The most common majors are Accounting, Finance, Marketing, Computer Information Systems, and Operations Management. Regardless of the major, all students' first-year studies include a core program designed to build a firm foundation of mathematics, statistics, and economics. While the majority of the courses are taken in common by all the incoming students, there is some specialization. This specialization gets more specific in the second year when the students concentrate on their major and minor fields of study.

==Notable alumni and students==
- David Anderson - former literary historian and business consultant
- Arunas A. Chesonis – chief executive officer (CEO) and chairman of the board, Sweetwater Energy; former chairman of the board and CEO, PAETEC Holding Corp.
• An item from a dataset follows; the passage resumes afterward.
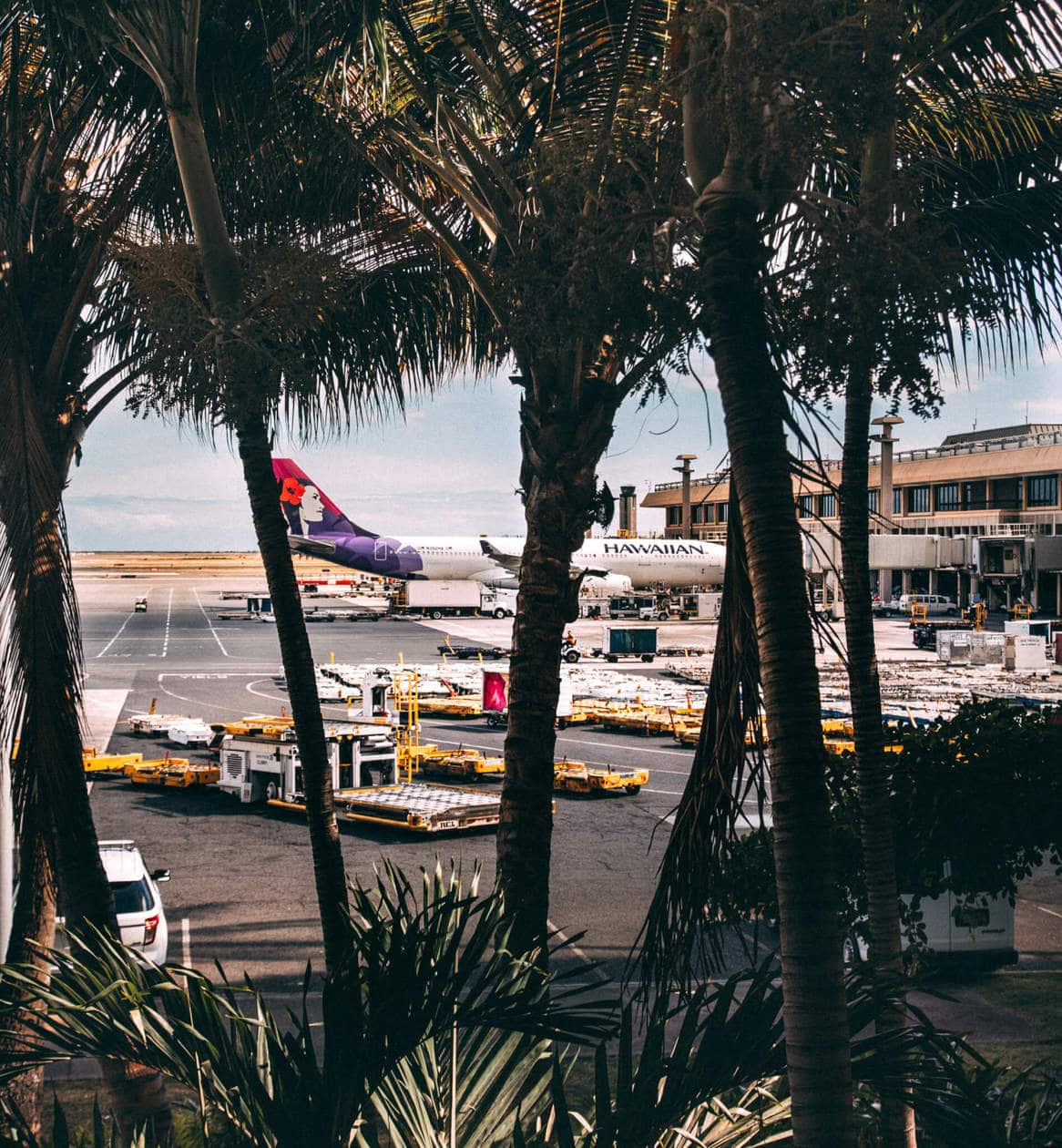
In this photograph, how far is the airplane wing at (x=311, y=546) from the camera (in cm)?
8244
- Tim Cost – president, Jacksonville University
- Gerry Gitner – former CEO, Trans World Airlines (TWA); co-founder and former president, People Express Airlines (PEOPLExpress); former senior executive, Pan American World Airways (Pan Am); former chairman and CEO, Pan Am World Services
- Pramit Jhaveri – former CEO, Citibank India
- René F. Jones - Chief executive officer (CEO) of M&T Bank
- Robert M. Lynch - President and CEO of Papa John's Pizza
- Ed Mitzen - founder and CEO of Fingerpaint Group
- Robert E. Rich Jr. – senior chairman, Rich Products Corporation
- Dominic Seiterle – former Canadian Olympic rower and gold medalist

==Academic contributions and research==
The school is also home to three academic journals in management: the Journal of Accounting and Economics, the Journal of Financial Economics, and the Journal of Monetary Economics.